# Head unit install to standard speakers and sub



## dpdonnay2 (Mar 11, 2010)

i have bought a pioneer DEH-P2900MP head unit and i installed it into my jeep wrangler 2002 sport and i can hear the music out of ever speaker but i can hear it out of the subwoofer that came with the car. my dad bought the car new and gave it to me so there has not been anything done to it audio wise but i just can get the sub to work. the sub is located between the driver seat and passenger seat in the center council facing the drivers side. the sub is about 8 inches and looks like a cheaper one but i would like to play with the rest of the speakers so if you know what wires to hoop up to the head unit that would be awesome! thanks for your help


----------



## jaggerwild (May 21, 2007)

dpdonnay2 said:


> i have bought a pioneer DEH-P2900MP head unit and i installed it into my jeep wrangler 2002 sport and i can hear the music out of ever speaker but i can hear it out of the subwoofer that came with the car. my dad bought the car new and gave it to me so there has not been anything done to it audio wise but i just can get the sub to work. the sub is located between the driver seat and passenger seat in the center council facing the drivers side. the sub is about 8 inches and looks like a cheaper one but i would like to play with the rest of the speakers so if you know what wires to hoop up to the head unit that would be awesome! thanks for your help


 Check the factory head unit, if it has a factory AMP then it needs to see a signal from the unit. ON a jeep not sure what it is, sure not a normal looking speaker wire. Wire covered in tin foil and Sheathing too. Remember it is a Chrysler now so........


----------



## lcurle (Oct 5, 2008)

Amp Trigger is light green on the black harness.


----------

Dataset entries:
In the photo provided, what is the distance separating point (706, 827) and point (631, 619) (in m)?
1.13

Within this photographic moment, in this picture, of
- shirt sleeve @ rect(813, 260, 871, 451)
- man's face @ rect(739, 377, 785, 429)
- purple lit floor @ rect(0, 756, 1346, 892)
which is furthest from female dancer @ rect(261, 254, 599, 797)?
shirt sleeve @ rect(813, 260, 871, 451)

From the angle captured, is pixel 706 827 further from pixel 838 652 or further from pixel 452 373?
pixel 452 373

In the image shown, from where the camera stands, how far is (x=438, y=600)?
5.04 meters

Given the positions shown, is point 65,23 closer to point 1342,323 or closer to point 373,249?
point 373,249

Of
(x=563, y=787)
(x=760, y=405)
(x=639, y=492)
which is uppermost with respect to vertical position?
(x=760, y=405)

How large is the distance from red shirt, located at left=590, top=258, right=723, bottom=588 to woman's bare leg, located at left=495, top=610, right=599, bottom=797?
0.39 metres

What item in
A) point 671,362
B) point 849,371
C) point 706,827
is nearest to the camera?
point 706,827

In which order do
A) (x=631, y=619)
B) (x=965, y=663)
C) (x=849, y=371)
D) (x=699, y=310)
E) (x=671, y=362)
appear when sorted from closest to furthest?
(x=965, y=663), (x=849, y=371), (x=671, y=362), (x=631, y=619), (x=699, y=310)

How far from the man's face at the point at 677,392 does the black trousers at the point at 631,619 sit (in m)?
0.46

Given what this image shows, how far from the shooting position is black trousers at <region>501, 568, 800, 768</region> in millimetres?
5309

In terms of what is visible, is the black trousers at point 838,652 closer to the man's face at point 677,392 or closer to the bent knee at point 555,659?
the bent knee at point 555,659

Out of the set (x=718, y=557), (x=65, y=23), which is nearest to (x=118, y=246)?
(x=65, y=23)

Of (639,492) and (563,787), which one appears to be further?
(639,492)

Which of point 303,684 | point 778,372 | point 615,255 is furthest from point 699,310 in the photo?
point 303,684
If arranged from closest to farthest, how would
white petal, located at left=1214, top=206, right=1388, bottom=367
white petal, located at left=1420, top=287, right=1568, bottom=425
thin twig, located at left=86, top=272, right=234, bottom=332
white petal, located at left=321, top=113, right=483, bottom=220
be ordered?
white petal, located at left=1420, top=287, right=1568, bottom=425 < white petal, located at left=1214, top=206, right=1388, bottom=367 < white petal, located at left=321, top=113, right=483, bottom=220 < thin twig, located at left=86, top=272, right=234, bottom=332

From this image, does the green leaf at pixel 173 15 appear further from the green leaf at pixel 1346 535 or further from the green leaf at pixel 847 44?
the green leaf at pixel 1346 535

==

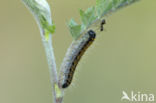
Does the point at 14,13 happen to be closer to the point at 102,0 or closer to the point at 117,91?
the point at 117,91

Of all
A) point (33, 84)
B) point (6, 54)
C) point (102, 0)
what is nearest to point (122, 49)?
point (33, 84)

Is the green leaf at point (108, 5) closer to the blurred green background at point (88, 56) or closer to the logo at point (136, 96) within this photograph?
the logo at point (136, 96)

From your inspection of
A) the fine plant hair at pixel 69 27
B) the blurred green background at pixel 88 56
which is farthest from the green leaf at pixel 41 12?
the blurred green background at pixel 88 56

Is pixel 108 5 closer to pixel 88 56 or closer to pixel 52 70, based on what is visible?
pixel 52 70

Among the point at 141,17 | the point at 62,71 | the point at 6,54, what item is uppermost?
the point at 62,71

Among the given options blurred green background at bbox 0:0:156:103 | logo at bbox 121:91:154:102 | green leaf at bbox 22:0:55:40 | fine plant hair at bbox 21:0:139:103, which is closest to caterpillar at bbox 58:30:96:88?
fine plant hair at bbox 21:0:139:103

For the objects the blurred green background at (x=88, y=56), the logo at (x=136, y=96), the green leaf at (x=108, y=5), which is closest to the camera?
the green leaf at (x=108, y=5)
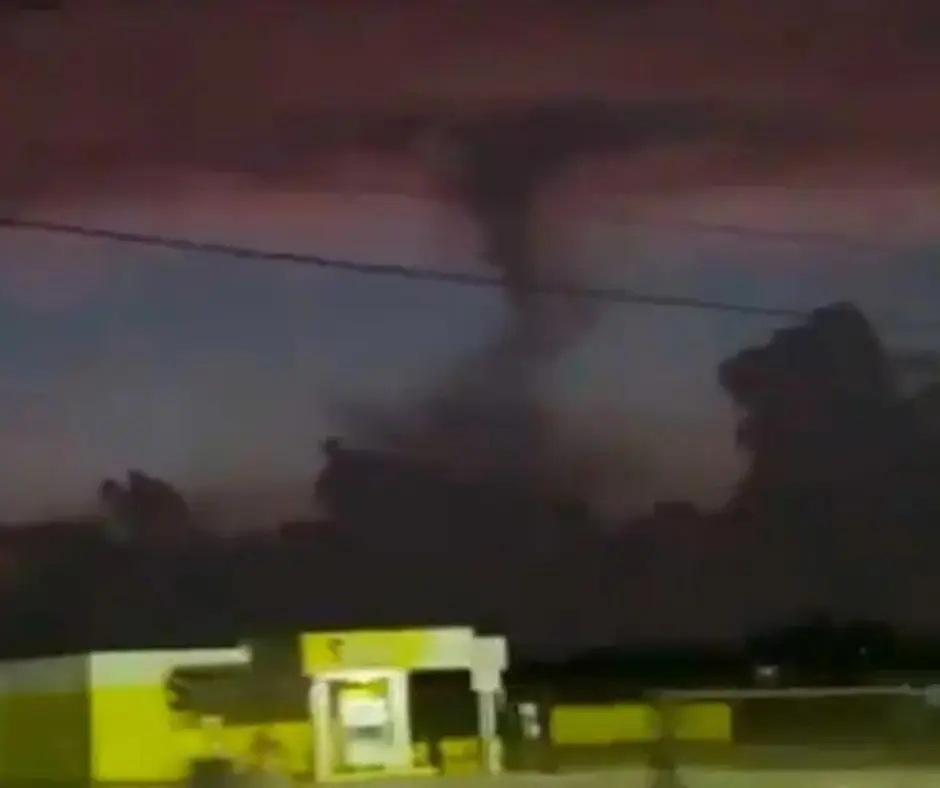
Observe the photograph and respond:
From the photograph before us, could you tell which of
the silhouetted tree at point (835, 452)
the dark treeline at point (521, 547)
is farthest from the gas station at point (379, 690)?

Task details: Rewrite the car stereo thread starting at "# Head unit" and ending at "(May 21, 2007)", and substitute "bass speaker" for "subwoofer".

Solution:
# Head unit install to standard speakers and sub



## dpdonnay2 (Mar 11, 2010)

i have bought a pioneer DEH-P2900MP head unit and i installed it into my jeep wrangler 2002 sport and i can hear the music out of ever speaker but i can hear it out of the bass speaker that came with the car. my dad bought the car new and gave it to me so there has not been anything done to it audio wise but i just can get the sub to work. the sub is located between the driver seat and passenger seat in the center council facing the drivers side. the sub is about 8 inches and looks like a cheaper one but i would like to play with the rest of the speakers so if you know what wires to hoop up to the head unit that would be awesome! thanks for your help


----------



## jaggerwild (May 21, 2007)